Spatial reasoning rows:
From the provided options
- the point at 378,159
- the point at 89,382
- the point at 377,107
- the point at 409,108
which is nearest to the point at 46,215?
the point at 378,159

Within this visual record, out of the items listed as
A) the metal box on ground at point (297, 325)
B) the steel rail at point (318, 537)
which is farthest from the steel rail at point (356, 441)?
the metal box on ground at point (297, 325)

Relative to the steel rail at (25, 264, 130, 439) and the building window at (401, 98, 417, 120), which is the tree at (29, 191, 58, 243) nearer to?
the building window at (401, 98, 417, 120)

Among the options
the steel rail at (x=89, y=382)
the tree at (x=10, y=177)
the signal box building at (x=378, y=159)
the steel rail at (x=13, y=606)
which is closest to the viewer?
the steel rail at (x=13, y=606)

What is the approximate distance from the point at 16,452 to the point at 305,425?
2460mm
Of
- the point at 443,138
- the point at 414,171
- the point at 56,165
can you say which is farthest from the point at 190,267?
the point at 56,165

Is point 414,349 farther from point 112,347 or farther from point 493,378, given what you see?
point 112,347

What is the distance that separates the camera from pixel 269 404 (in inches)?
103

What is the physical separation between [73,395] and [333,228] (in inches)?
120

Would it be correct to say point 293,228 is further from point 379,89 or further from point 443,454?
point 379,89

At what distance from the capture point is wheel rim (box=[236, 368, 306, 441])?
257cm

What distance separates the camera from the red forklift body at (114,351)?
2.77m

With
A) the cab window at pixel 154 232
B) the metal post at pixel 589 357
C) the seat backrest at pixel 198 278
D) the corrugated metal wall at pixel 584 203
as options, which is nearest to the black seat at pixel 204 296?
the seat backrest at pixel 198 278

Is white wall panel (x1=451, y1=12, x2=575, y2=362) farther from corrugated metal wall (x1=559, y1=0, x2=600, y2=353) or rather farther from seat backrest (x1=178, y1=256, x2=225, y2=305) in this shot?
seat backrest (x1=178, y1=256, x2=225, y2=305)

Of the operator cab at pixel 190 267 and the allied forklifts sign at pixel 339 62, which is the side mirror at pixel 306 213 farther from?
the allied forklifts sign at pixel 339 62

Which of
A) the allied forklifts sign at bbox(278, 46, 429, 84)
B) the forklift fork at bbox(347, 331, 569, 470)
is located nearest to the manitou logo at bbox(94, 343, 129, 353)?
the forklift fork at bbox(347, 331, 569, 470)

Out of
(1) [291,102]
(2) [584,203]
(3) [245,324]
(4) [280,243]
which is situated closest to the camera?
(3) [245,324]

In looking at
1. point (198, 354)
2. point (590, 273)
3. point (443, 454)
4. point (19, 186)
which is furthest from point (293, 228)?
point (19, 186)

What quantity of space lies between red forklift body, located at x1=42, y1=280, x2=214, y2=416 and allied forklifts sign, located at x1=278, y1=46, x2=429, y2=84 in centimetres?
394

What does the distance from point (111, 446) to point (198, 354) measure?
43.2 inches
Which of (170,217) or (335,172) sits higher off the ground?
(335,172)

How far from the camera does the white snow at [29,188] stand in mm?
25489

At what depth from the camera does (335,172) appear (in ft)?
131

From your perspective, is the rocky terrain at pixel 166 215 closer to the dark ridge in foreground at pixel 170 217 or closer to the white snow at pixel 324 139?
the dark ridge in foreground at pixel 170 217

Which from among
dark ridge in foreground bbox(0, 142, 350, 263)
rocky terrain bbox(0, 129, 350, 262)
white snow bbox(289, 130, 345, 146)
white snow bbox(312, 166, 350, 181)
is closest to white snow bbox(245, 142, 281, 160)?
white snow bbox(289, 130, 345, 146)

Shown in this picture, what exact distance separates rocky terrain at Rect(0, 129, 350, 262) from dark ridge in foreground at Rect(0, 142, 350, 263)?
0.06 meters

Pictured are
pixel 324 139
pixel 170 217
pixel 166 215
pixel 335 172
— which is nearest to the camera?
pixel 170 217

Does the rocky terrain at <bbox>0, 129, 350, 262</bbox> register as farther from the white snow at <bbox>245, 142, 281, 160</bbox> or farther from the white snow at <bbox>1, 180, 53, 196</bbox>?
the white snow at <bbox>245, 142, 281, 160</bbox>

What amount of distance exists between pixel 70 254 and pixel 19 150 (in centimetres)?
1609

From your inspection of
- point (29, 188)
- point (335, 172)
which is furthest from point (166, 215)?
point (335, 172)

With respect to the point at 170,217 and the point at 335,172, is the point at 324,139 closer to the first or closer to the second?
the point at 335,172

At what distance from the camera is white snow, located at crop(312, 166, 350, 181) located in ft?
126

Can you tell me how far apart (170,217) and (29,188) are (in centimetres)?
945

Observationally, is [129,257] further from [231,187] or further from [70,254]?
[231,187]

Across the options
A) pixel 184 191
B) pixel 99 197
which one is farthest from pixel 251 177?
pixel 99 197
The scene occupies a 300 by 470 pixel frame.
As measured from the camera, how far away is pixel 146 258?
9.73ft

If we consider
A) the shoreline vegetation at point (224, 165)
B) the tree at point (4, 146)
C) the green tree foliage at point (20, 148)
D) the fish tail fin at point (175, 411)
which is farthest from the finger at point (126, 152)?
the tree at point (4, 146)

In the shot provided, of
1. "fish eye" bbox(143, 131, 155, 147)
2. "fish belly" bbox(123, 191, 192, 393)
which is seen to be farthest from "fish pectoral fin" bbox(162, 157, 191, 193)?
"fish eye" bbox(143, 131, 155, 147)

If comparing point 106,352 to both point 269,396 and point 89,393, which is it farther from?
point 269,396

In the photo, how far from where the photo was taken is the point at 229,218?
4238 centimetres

Requirements:
Put the rows from the line with "In the photo, how" through the end of the rows into a two-column CSV with the columns text and answer. Each row should take one CSV line, with each value in a single quoted field and its line breaks replaced by spaces.

Solved problem:
text,answer
"In the photo, how far from where the photo was taken is the point at 229,218?","4238 centimetres"